Это он прикинул общее количество тварей, что продолжали таскать камни к недостроенному мегалиту.

– Есть, – вздохнул Хрюн, – еще два кольца по Тридцать, и последнее – уже Пятьдесят Шесть. Но на них всех камней уже не хватит.

– О, как! И как же вы такой кодлой из пяти колец не можете поймать одну бабу? Или это была не баба?

– Не знаю, – пожал косматыми плечами человекосвин, – она ни разу не являлась.

– Наверное, плохо молились, – рассмеялся Лешка, – бабы – они всегда являются; особенно, если их не ждешь. Правильно?

– Не знаю, – растерялся Хрюн, – мы всегда ждали.

– Вот, – поднял кверху палец Сизоворонкин, – что же вы к женщине так грубо, без предварительных ласк. Явись, и все! Да там, я вижу, с вашего Алтарного камня нормальная баба и спрыгнуть не сможет – шею свернет. Хотя бы лестницу поставили, что ли…

Алексей плюнул в сердцах; немного подождал, но его плевок так и не зашипел, не разъел камень. Тогда Лешка разродился очередным анекдотом:

Разговаривают две подруги:

– Представляешь, познакомилась с хирургом, и он предложил мне руку и сердце!

– Да ты что! И что дальше?

– Что дальше, что дальше… Принес!

Сизоворонкин сам рассмеялся, и продолжил нравоучительным тоном:

– А вы что прекрасной незнакомке предлагали, вот это?

Он ловко щелкнул пальцем по вялому члену, свисавшему меж розовых ляжек человекосвина. Тот звонко визгнул, и этот звук словно порвал какую-то невидимую струну. В мире, где еще не родился Зевс, раздался гром, сверкнула молния; наступившую тишину почти сразу разрезал долгий тоскливый крик. Судя по тому, что он звучал с вполне различимым стереофоническим эффектом, это кричал Вельзевул. Монстры вокруг забегали, теряя камни, и подвизгивая от нетерпения. Хрюн лишь метнул виноватый взгляд на напарника, прошептал-прохрюкал: «Начинается», – и метнулся к мегалиту громадными прыжками, один из которых, последний, вознес его на вершину одиночно торчавшего камня.

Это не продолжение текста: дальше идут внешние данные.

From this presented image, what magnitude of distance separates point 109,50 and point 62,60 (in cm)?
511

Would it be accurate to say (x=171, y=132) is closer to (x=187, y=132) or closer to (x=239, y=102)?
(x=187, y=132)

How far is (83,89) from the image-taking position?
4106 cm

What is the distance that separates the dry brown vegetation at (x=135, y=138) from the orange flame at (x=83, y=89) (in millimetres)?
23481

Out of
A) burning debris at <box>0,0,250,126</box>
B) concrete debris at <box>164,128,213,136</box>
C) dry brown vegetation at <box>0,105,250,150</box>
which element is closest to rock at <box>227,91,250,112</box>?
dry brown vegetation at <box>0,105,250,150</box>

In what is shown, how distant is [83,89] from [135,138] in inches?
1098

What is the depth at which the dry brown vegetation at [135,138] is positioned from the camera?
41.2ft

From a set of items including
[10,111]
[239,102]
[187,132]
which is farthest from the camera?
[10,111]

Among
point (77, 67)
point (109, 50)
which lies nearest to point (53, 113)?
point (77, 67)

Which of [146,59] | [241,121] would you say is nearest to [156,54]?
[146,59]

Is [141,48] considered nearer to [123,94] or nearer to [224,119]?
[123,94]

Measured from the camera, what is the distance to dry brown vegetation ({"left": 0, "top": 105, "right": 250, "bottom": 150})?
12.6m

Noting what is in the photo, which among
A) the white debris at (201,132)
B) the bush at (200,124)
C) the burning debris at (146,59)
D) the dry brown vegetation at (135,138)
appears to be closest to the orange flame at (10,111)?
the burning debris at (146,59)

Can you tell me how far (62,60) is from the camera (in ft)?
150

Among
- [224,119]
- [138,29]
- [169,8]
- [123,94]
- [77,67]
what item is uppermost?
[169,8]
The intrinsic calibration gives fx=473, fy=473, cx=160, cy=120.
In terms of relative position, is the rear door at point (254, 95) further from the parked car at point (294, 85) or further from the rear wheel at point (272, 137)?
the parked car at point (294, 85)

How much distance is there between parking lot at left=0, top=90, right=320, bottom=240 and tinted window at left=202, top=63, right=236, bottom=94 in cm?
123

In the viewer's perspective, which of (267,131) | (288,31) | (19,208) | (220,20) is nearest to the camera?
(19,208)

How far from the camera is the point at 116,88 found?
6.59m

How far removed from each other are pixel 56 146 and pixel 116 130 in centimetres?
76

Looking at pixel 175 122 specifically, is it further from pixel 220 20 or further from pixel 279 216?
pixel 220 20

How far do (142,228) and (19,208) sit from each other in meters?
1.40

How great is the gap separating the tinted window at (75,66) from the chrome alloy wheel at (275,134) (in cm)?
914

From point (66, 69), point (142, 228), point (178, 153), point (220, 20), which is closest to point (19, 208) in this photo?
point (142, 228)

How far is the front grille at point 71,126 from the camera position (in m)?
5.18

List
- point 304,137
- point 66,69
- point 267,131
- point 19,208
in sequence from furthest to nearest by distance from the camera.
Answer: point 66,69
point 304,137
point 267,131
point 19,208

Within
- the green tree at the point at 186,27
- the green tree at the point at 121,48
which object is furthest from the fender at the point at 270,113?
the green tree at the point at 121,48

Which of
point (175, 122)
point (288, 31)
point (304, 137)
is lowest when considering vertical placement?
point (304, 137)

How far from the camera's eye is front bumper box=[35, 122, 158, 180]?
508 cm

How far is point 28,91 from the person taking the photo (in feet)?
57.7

Сизоворонкин уважительно присвистнул, и принялся устраиваться на своем камне поудобней – словно на диване перед телевизором. Об этом «четвероногом друге» он вспомнил почти с нежностью. Может, поэтому камень показался ему таким мягким, удобным; он, как настоящий диван, принимал под могучим боком удобное положение. Алексей еще не опустил голову на подставленную руку (подушку здесь никто не припас), а все монстры уже заняли свои места и вытянули шеи вперед, в ожидании чуда.

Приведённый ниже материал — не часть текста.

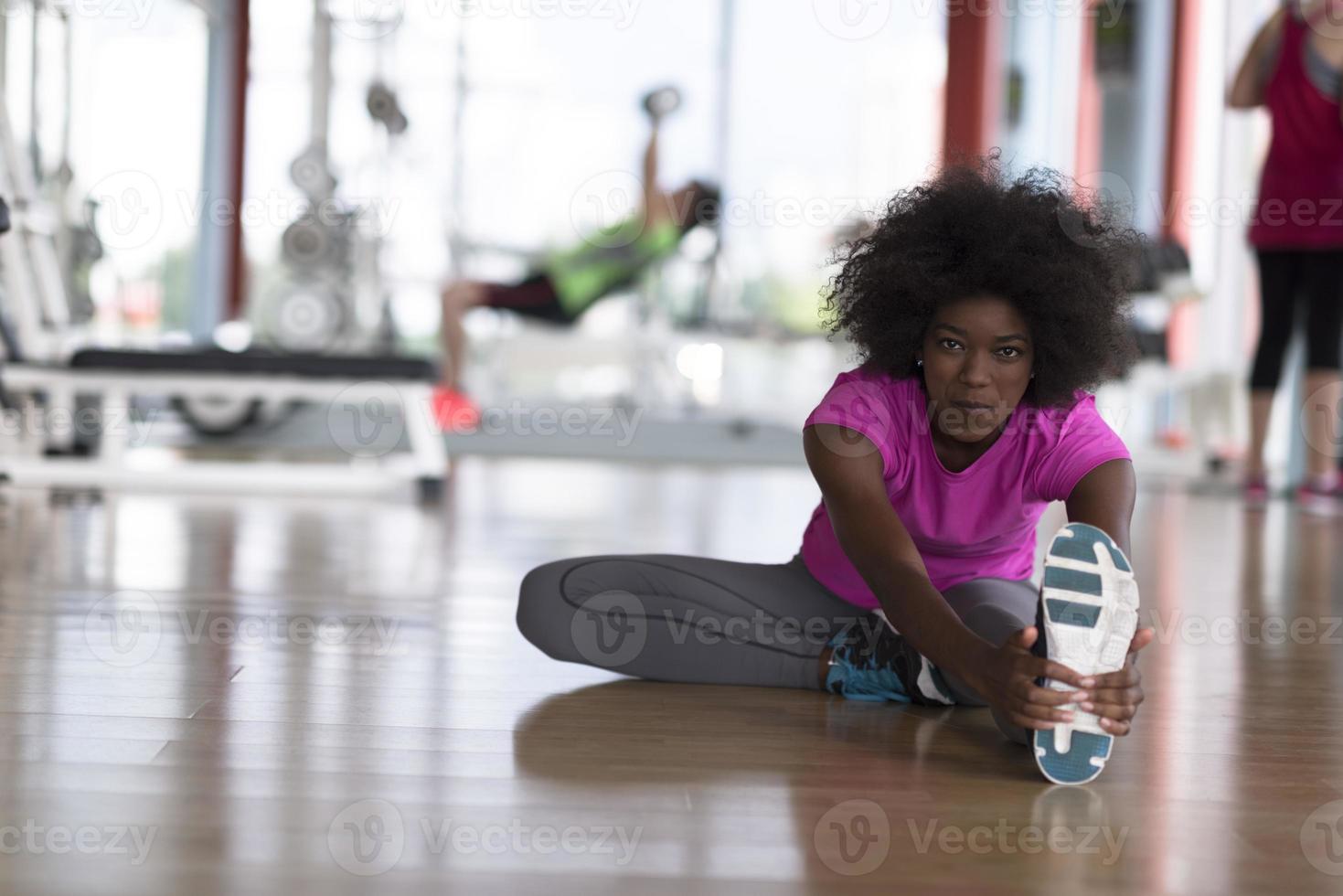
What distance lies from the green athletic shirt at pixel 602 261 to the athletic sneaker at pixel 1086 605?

Прямо напротив Лешки – метрах в сорока – напряг оба лица Вельзевул. Он чуть различимо морщился; очевидно, вид вольготно расположившегося на каменном ложе Сизоворонкина резал ему все четыре глаза. Алексей подмигнул ему, уверенный, что недодьявол прекрасно увидел его улыбку, и начал с ним разговор, сам отвечая за Вельзевула по причине того, что на таком расстоянии тот участвовать в разговоре не мог:

– Теперь я точно знаю, что прекрасная половинка Сущего неравнодушна к тебе, Вельзевул!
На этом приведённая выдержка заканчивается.